EXERCISE
Each line in the entries that has the word "standing" has to be copied.

THE INPUT
-- Opening Marker --
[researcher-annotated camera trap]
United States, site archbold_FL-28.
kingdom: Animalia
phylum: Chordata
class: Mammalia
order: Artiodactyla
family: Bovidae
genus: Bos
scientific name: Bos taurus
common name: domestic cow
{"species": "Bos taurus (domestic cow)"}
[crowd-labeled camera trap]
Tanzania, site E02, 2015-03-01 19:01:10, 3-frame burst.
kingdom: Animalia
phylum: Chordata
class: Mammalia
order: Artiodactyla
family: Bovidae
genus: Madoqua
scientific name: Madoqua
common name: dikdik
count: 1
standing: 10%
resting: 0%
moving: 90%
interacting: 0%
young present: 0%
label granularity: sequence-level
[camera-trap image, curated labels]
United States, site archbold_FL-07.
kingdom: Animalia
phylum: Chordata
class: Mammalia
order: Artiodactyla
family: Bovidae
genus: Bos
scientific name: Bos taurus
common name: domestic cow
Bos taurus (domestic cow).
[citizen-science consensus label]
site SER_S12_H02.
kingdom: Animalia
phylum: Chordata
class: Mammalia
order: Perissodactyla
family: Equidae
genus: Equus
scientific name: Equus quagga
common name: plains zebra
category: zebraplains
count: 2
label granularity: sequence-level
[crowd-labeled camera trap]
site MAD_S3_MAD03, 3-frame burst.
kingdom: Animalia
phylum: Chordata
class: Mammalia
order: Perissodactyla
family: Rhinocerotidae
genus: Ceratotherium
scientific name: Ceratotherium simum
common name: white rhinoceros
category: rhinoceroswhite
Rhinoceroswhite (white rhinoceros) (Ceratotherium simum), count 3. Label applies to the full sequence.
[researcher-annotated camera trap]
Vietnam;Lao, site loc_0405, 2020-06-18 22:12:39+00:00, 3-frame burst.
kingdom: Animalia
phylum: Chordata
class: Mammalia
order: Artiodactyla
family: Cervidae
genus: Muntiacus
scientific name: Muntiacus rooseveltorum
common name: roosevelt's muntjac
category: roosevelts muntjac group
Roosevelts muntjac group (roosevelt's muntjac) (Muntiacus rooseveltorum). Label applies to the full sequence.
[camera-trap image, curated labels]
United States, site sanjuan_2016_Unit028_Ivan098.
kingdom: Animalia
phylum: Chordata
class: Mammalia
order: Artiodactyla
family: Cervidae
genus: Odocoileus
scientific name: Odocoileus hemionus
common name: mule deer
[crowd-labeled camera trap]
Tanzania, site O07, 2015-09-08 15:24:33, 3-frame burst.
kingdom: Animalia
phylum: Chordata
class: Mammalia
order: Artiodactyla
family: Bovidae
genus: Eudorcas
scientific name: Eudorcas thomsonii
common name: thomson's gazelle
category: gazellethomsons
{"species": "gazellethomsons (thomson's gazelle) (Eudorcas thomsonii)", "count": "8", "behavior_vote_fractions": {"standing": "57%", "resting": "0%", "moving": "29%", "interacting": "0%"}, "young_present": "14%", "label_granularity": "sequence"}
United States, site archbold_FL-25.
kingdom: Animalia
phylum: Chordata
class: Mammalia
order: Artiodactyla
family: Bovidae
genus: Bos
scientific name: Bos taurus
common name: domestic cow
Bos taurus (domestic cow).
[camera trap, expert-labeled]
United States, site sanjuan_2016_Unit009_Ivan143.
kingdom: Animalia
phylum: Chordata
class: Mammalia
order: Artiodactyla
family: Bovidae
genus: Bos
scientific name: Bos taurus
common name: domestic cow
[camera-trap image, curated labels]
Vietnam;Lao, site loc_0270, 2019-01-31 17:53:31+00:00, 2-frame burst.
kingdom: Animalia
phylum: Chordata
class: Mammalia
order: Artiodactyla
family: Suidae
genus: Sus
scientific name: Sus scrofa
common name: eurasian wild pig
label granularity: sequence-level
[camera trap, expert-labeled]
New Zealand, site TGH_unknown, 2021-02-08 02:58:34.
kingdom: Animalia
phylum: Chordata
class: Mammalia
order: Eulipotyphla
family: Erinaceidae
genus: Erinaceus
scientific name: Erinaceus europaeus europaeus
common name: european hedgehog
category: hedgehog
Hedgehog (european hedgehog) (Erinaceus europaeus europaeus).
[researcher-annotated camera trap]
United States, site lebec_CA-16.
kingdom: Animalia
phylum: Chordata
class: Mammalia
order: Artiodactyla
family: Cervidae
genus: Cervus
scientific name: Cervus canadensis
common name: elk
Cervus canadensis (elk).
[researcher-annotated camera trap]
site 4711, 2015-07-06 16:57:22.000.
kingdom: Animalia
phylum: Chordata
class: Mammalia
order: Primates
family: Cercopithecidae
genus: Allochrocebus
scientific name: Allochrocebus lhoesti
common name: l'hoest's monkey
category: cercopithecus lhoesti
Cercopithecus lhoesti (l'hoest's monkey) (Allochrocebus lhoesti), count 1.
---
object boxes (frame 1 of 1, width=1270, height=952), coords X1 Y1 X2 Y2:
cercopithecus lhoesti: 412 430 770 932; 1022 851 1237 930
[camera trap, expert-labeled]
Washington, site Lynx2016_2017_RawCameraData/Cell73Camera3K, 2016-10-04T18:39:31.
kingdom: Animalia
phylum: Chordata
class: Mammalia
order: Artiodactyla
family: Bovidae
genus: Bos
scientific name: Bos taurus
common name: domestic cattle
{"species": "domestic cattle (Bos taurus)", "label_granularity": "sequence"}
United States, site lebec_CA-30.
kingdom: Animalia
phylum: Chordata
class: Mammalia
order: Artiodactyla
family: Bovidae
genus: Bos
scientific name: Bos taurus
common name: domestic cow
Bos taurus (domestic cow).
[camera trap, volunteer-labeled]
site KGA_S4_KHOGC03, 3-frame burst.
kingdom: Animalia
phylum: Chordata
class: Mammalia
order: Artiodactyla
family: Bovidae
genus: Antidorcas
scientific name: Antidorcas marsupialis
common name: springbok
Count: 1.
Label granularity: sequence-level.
-- Closing Marker --
EXPECTED ANSWER
standing: 10%
{"species": "gazellethomsons (thomson's gazelle) (Eudorcas thomsonii)", "count": "8", "behavior_vote_fractions": {"standing": "57%", "resting": "0%", "moving": "29%", "interacting": "0%"}, "young_present": "14%", "label_granularity": "sequence"}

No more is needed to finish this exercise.